* Set of tasks *
#1 Decide whether each statement below agrees with the No Buy diary passage. Answer yes or no for each, and quote the deciding words from the passage exactly. (a) Most of the writer's collection dates from 2017. (b) The writer plans to go back online to recreate earlier shopping episodes. (c) The 2018 diary is meant to serve as a guide for the years that follow.
#2 Extend the No Buy diary passage, picking up right after its final sentence.

* Source passage *
This morning I am resolved again. I must think of my diaries differently. Since I have been on No Buy for almost a year now, most of my collection is from 2017. A few items are a bit older. I think that's interesting. I shopped a lot in 2017, and I have a detailed diary for the year that chronicles what I got when. When I look back at this diary, I'm not going to go back online to recreate the shopping episodes. Instead, I'll go to my beauty shelf and appreciate and use the items purchased previously. 

I also have a diary for all of 2018, showing that I was able to be successful on a No Buy through the year. This book must be completed, with a strong finish and a happy ending. Then it will be a guide to follow every year going forward.

* Supplied material *
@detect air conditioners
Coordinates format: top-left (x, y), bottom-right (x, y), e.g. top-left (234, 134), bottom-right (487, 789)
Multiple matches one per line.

* Answers for the exercise *
#1
(a) Yes: "most of my collection is from 2017."
(b) No: "I'm not going to go back online to recreate the shopping episodes."
(c) Yes: "Then it will be a guide to follow every year going forward."

#2
I will finish the book of my 2018 No Buy, and it will have a fairy tale ending! 📖 

I had my shower and washed my hair, and did some cleaning and laundry. I had a nice breakfast. Yesterday my hot water heater was down and I could not take my shower and I felt so dirty. My room was dirty and messy as I did not want to do anything but shop online, and I had nothing good to eat in the house. Mentally I felt dirty and ashamed. I was not having fun. I felt my body was dirty, my mind was dirty, and my surroundings were dirty. And the more I looked, the more things I found online, and I felt myself falling into an endless, endless black hole .........

I decided to tear up and discard my diaries before my No Buy began. They are making me relive shopping behavior and are triggering me. They are hurting me. I hate to throw things away, but I can't dwell on this any longer. I'm going to read them one last time and then they are gone!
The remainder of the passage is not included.